Wann und auf welchem Sender hat „Newtopia“ laut dem Artikel über John de Mol seine deutsche Premiere?

> Vorliegender Text:

= = = = =

Hilversum. . John de Mol erfand „Traumhochzeit“, „Big Brother“ und „The Voice“. In „Newtopia“ soll nun sogar eine ideale Gesellschaft entwickelt werden. Sat.1 ist dabei.

Er guckt viel Fernsehen. Sendungen aus aller Welt. Das ist sein Job. Das hat ihn reich gemacht, zu einem der 1000 reichsten Menschen der Welt. John de Mol guckt nicht nur, er denkt auch darüber nach, was er gesehen hat. Noch mehr denkt er darüber nach, was er nicht gesehen hat. So entwickelt er eine neue Show, „wenn es gut läuft eine ganz große“. Die „Traumhochzeit“ war so eine, natürlich „Big Brother“ und erst jüngst „The Voice“. „Newtopia“, das am Montag bei Sat.1 (19 Uhr), seine deutsche Premiere feiert, soll auch so ein großer Wurf werden.

Die Idee dazu ist an einem jener „Trendabende“ entstanden, zu denen er sich jede Woche mit engsten Mitarbeitern trifft, um sich neue Shows aus aller Welt anzusehen. „Da ist uns aufgefallen, dass viele Leute nicht glücklich waren mit ihrem Leben“, sagt der 59-Jährige. Deshalb hat er sich überlegt, einigen von ihnen ein anderes zu geben. Zumindest vorübergehend. „Sie bekommen die Chance, sich eine neue kleine Welt zu schaffen.“

„Big Brother“ in der Wildnis?

= = = = =

> Angezeigte Datensätze:
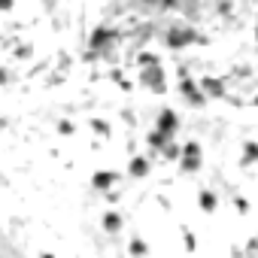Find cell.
Here are the masks:
<instances>
[{
	"label": "cell",
	"mask_w": 258,
	"mask_h": 258,
	"mask_svg": "<svg viewBox=\"0 0 258 258\" xmlns=\"http://www.w3.org/2000/svg\"><path fill=\"white\" fill-rule=\"evenodd\" d=\"M10 82H13V73H10L4 64H0V88H4V85H10Z\"/></svg>",
	"instance_id": "cell-19"
},
{
	"label": "cell",
	"mask_w": 258,
	"mask_h": 258,
	"mask_svg": "<svg viewBox=\"0 0 258 258\" xmlns=\"http://www.w3.org/2000/svg\"><path fill=\"white\" fill-rule=\"evenodd\" d=\"M170 140V134H164V131H158V127H155V131H149L146 134V143H149V152H152V158L164 149V143Z\"/></svg>",
	"instance_id": "cell-12"
},
{
	"label": "cell",
	"mask_w": 258,
	"mask_h": 258,
	"mask_svg": "<svg viewBox=\"0 0 258 258\" xmlns=\"http://www.w3.org/2000/svg\"><path fill=\"white\" fill-rule=\"evenodd\" d=\"M155 127H158V131H164V134H170V137H176L179 134V112L170 109V106H164L158 112V118H155Z\"/></svg>",
	"instance_id": "cell-7"
},
{
	"label": "cell",
	"mask_w": 258,
	"mask_h": 258,
	"mask_svg": "<svg viewBox=\"0 0 258 258\" xmlns=\"http://www.w3.org/2000/svg\"><path fill=\"white\" fill-rule=\"evenodd\" d=\"M137 79L143 88L155 91V94H164L167 91V76H164V67L161 64H149V67H137Z\"/></svg>",
	"instance_id": "cell-3"
},
{
	"label": "cell",
	"mask_w": 258,
	"mask_h": 258,
	"mask_svg": "<svg viewBox=\"0 0 258 258\" xmlns=\"http://www.w3.org/2000/svg\"><path fill=\"white\" fill-rule=\"evenodd\" d=\"M149 64H161V58L155 52H140L137 55V67H149Z\"/></svg>",
	"instance_id": "cell-16"
},
{
	"label": "cell",
	"mask_w": 258,
	"mask_h": 258,
	"mask_svg": "<svg viewBox=\"0 0 258 258\" xmlns=\"http://www.w3.org/2000/svg\"><path fill=\"white\" fill-rule=\"evenodd\" d=\"M198 207H201V213L213 216V213L219 210V198H216V191H210V188H201V191H198Z\"/></svg>",
	"instance_id": "cell-10"
},
{
	"label": "cell",
	"mask_w": 258,
	"mask_h": 258,
	"mask_svg": "<svg viewBox=\"0 0 258 258\" xmlns=\"http://www.w3.org/2000/svg\"><path fill=\"white\" fill-rule=\"evenodd\" d=\"M16 55H19V58H28V55H31V46H22V49H19Z\"/></svg>",
	"instance_id": "cell-24"
},
{
	"label": "cell",
	"mask_w": 258,
	"mask_h": 258,
	"mask_svg": "<svg viewBox=\"0 0 258 258\" xmlns=\"http://www.w3.org/2000/svg\"><path fill=\"white\" fill-rule=\"evenodd\" d=\"M237 210H240V213H249V201H243V198H237Z\"/></svg>",
	"instance_id": "cell-23"
},
{
	"label": "cell",
	"mask_w": 258,
	"mask_h": 258,
	"mask_svg": "<svg viewBox=\"0 0 258 258\" xmlns=\"http://www.w3.org/2000/svg\"><path fill=\"white\" fill-rule=\"evenodd\" d=\"M179 94H182V100H185L188 106H195V109L207 106V97H204V91L198 88V82H195L191 76H179Z\"/></svg>",
	"instance_id": "cell-5"
},
{
	"label": "cell",
	"mask_w": 258,
	"mask_h": 258,
	"mask_svg": "<svg viewBox=\"0 0 258 258\" xmlns=\"http://www.w3.org/2000/svg\"><path fill=\"white\" fill-rule=\"evenodd\" d=\"M179 170L182 173H198L201 167H204V149H201V143L198 140H188L185 146H179Z\"/></svg>",
	"instance_id": "cell-4"
},
{
	"label": "cell",
	"mask_w": 258,
	"mask_h": 258,
	"mask_svg": "<svg viewBox=\"0 0 258 258\" xmlns=\"http://www.w3.org/2000/svg\"><path fill=\"white\" fill-rule=\"evenodd\" d=\"M16 7V0H0V13H10Z\"/></svg>",
	"instance_id": "cell-22"
},
{
	"label": "cell",
	"mask_w": 258,
	"mask_h": 258,
	"mask_svg": "<svg viewBox=\"0 0 258 258\" xmlns=\"http://www.w3.org/2000/svg\"><path fill=\"white\" fill-rule=\"evenodd\" d=\"M118 170H97V173H91V188H97V191H109L112 185H118Z\"/></svg>",
	"instance_id": "cell-8"
},
{
	"label": "cell",
	"mask_w": 258,
	"mask_h": 258,
	"mask_svg": "<svg viewBox=\"0 0 258 258\" xmlns=\"http://www.w3.org/2000/svg\"><path fill=\"white\" fill-rule=\"evenodd\" d=\"M255 161H258V143H255V140H246V143H243V161H240V164H243V167H252Z\"/></svg>",
	"instance_id": "cell-13"
},
{
	"label": "cell",
	"mask_w": 258,
	"mask_h": 258,
	"mask_svg": "<svg viewBox=\"0 0 258 258\" xmlns=\"http://www.w3.org/2000/svg\"><path fill=\"white\" fill-rule=\"evenodd\" d=\"M198 88L204 91L207 100H225V97H228V85H225V79H219V76H204V79L198 82Z\"/></svg>",
	"instance_id": "cell-6"
},
{
	"label": "cell",
	"mask_w": 258,
	"mask_h": 258,
	"mask_svg": "<svg viewBox=\"0 0 258 258\" xmlns=\"http://www.w3.org/2000/svg\"><path fill=\"white\" fill-rule=\"evenodd\" d=\"M158 155H161V158H167V161H176V158H179V143H176V140L170 137V140L164 143V149H161Z\"/></svg>",
	"instance_id": "cell-15"
},
{
	"label": "cell",
	"mask_w": 258,
	"mask_h": 258,
	"mask_svg": "<svg viewBox=\"0 0 258 258\" xmlns=\"http://www.w3.org/2000/svg\"><path fill=\"white\" fill-rule=\"evenodd\" d=\"M179 4H182V0H158V7H161V10H176Z\"/></svg>",
	"instance_id": "cell-21"
},
{
	"label": "cell",
	"mask_w": 258,
	"mask_h": 258,
	"mask_svg": "<svg viewBox=\"0 0 258 258\" xmlns=\"http://www.w3.org/2000/svg\"><path fill=\"white\" fill-rule=\"evenodd\" d=\"M115 43H118V31H115V28L100 25V28H94V31L88 34V52H94L97 58H106V55L115 49Z\"/></svg>",
	"instance_id": "cell-1"
},
{
	"label": "cell",
	"mask_w": 258,
	"mask_h": 258,
	"mask_svg": "<svg viewBox=\"0 0 258 258\" xmlns=\"http://www.w3.org/2000/svg\"><path fill=\"white\" fill-rule=\"evenodd\" d=\"M143 4H146V7H158V0H143Z\"/></svg>",
	"instance_id": "cell-25"
},
{
	"label": "cell",
	"mask_w": 258,
	"mask_h": 258,
	"mask_svg": "<svg viewBox=\"0 0 258 258\" xmlns=\"http://www.w3.org/2000/svg\"><path fill=\"white\" fill-rule=\"evenodd\" d=\"M88 127H91L97 137H112V127H109L103 118H88Z\"/></svg>",
	"instance_id": "cell-14"
},
{
	"label": "cell",
	"mask_w": 258,
	"mask_h": 258,
	"mask_svg": "<svg viewBox=\"0 0 258 258\" xmlns=\"http://www.w3.org/2000/svg\"><path fill=\"white\" fill-rule=\"evenodd\" d=\"M121 225H124V219H121V213H118V210H106V213H103V219H100V228H103L106 234H118V231H121Z\"/></svg>",
	"instance_id": "cell-11"
},
{
	"label": "cell",
	"mask_w": 258,
	"mask_h": 258,
	"mask_svg": "<svg viewBox=\"0 0 258 258\" xmlns=\"http://www.w3.org/2000/svg\"><path fill=\"white\" fill-rule=\"evenodd\" d=\"M182 240H185V249H188V252H195V249H198V243H195V234H191L188 228L182 231Z\"/></svg>",
	"instance_id": "cell-18"
},
{
	"label": "cell",
	"mask_w": 258,
	"mask_h": 258,
	"mask_svg": "<svg viewBox=\"0 0 258 258\" xmlns=\"http://www.w3.org/2000/svg\"><path fill=\"white\" fill-rule=\"evenodd\" d=\"M191 43H210V40H207L204 34L185 28V25H176V28H170V31L164 34V46L173 49V52H182V49H188Z\"/></svg>",
	"instance_id": "cell-2"
},
{
	"label": "cell",
	"mask_w": 258,
	"mask_h": 258,
	"mask_svg": "<svg viewBox=\"0 0 258 258\" xmlns=\"http://www.w3.org/2000/svg\"><path fill=\"white\" fill-rule=\"evenodd\" d=\"M58 131H61V134H67V137H70V134H73V131H76V127H73V121H64V118H61V121H58Z\"/></svg>",
	"instance_id": "cell-20"
},
{
	"label": "cell",
	"mask_w": 258,
	"mask_h": 258,
	"mask_svg": "<svg viewBox=\"0 0 258 258\" xmlns=\"http://www.w3.org/2000/svg\"><path fill=\"white\" fill-rule=\"evenodd\" d=\"M127 252H131V255H146V252H149V246H146L143 240H137V237H134L131 243H127Z\"/></svg>",
	"instance_id": "cell-17"
},
{
	"label": "cell",
	"mask_w": 258,
	"mask_h": 258,
	"mask_svg": "<svg viewBox=\"0 0 258 258\" xmlns=\"http://www.w3.org/2000/svg\"><path fill=\"white\" fill-rule=\"evenodd\" d=\"M149 170H152V161L146 155H134L131 161H127V176H134V179L149 176Z\"/></svg>",
	"instance_id": "cell-9"
}]
</instances>
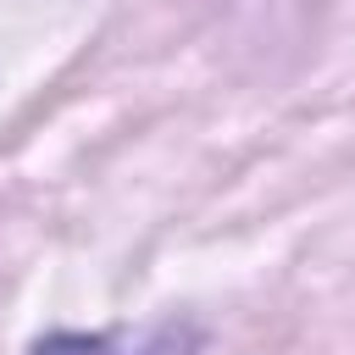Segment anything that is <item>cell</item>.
Wrapping results in <instances>:
<instances>
[{
	"label": "cell",
	"mask_w": 355,
	"mask_h": 355,
	"mask_svg": "<svg viewBox=\"0 0 355 355\" xmlns=\"http://www.w3.org/2000/svg\"><path fill=\"white\" fill-rule=\"evenodd\" d=\"M33 355H194L189 327H116V333H55L33 344Z\"/></svg>",
	"instance_id": "6da1fadb"
}]
</instances>
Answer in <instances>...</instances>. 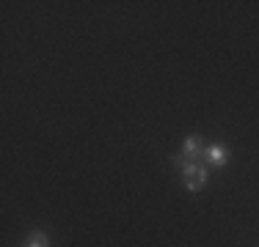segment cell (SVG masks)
I'll list each match as a JSON object with an SVG mask.
<instances>
[{
	"label": "cell",
	"mask_w": 259,
	"mask_h": 247,
	"mask_svg": "<svg viewBox=\"0 0 259 247\" xmlns=\"http://www.w3.org/2000/svg\"><path fill=\"white\" fill-rule=\"evenodd\" d=\"M182 178H185V190H190V193H201L207 187V170L193 162L182 165Z\"/></svg>",
	"instance_id": "obj_1"
},
{
	"label": "cell",
	"mask_w": 259,
	"mask_h": 247,
	"mask_svg": "<svg viewBox=\"0 0 259 247\" xmlns=\"http://www.w3.org/2000/svg\"><path fill=\"white\" fill-rule=\"evenodd\" d=\"M204 154H207V159L215 165V168H224V165L229 162V154H226V148H224V146H209Z\"/></svg>",
	"instance_id": "obj_2"
},
{
	"label": "cell",
	"mask_w": 259,
	"mask_h": 247,
	"mask_svg": "<svg viewBox=\"0 0 259 247\" xmlns=\"http://www.w3.org/2000/svg\"><path fill=\"white\" fill-rule=\"evenodd\" d=\"M199 154H201V140L199 135H190L182 146V157H199Z\"/></svg>",
	"instance_id": "obj_3"
},
{
	"label": "cell",
	"mask_w": 259,
	"mask_h": 247,
	"mask_svg": "<svg viewBox=\"0 0 259 247\" xmlns=\"http://www.w3.org/2000/svg\"><path fill=\"white\" fill-rule=\"evenodd\" d=\"M25 247H50V239H47V233L36 231L33 236L28 239V244H25Z\"/></svg>",
	"instance_id": "obj_4"
}]
</instances>
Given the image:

= = = = =

> Antwort:
Am Montag um 19 Uhr bei Sat.1.